→ Given records:
--------------------

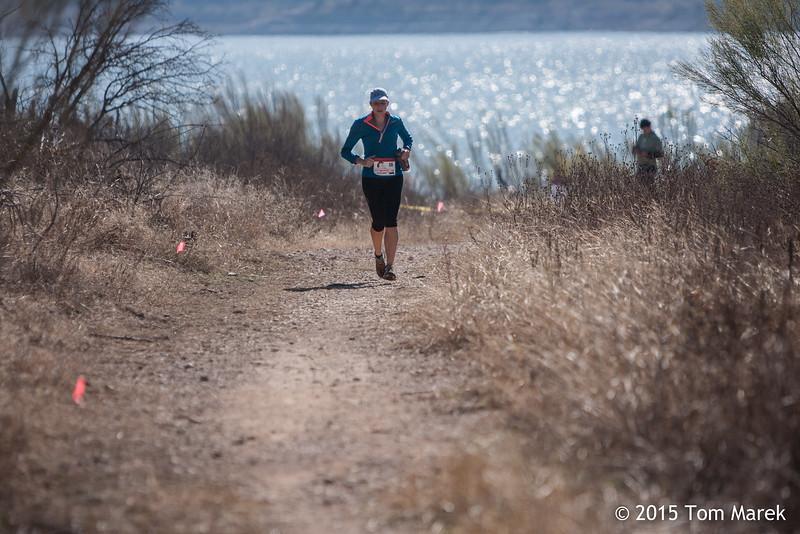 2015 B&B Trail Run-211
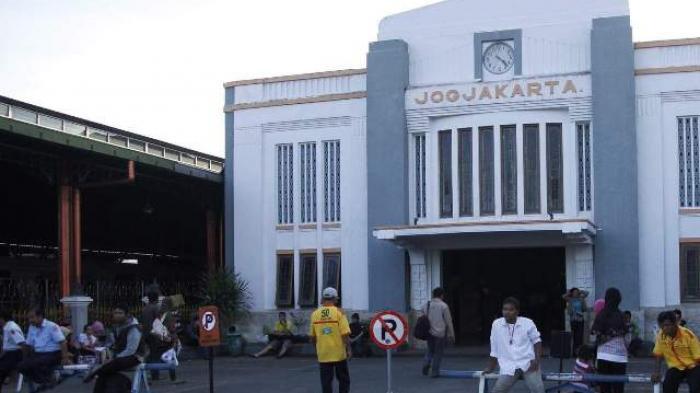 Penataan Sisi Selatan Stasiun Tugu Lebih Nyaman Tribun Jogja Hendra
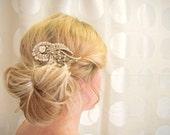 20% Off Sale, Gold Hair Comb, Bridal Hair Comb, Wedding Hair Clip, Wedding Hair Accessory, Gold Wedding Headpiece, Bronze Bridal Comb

--------------------

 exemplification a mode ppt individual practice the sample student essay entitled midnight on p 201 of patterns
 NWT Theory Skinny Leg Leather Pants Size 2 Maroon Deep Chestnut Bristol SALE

--------------------

Everything from the line with "2015 B&B Trail Run-211" down to the line with "20% Off Sale, Gold" in the data above should be copied exactly, with both end lines kept and the pictures left out.

→ Expected answer:
 2015 B&B Trail Run-211
 Penataan Sisi Selatan Stasiun Tugu Lebih Nyaman Tribun Jogja Hendra
 20% Off Sale, Gold Hair Comb, Bridal Hair Comb, Wedding Hair Clip, Wedding Hair Accessory, Gold Wedding Headpiece, Bronze Bridal Comb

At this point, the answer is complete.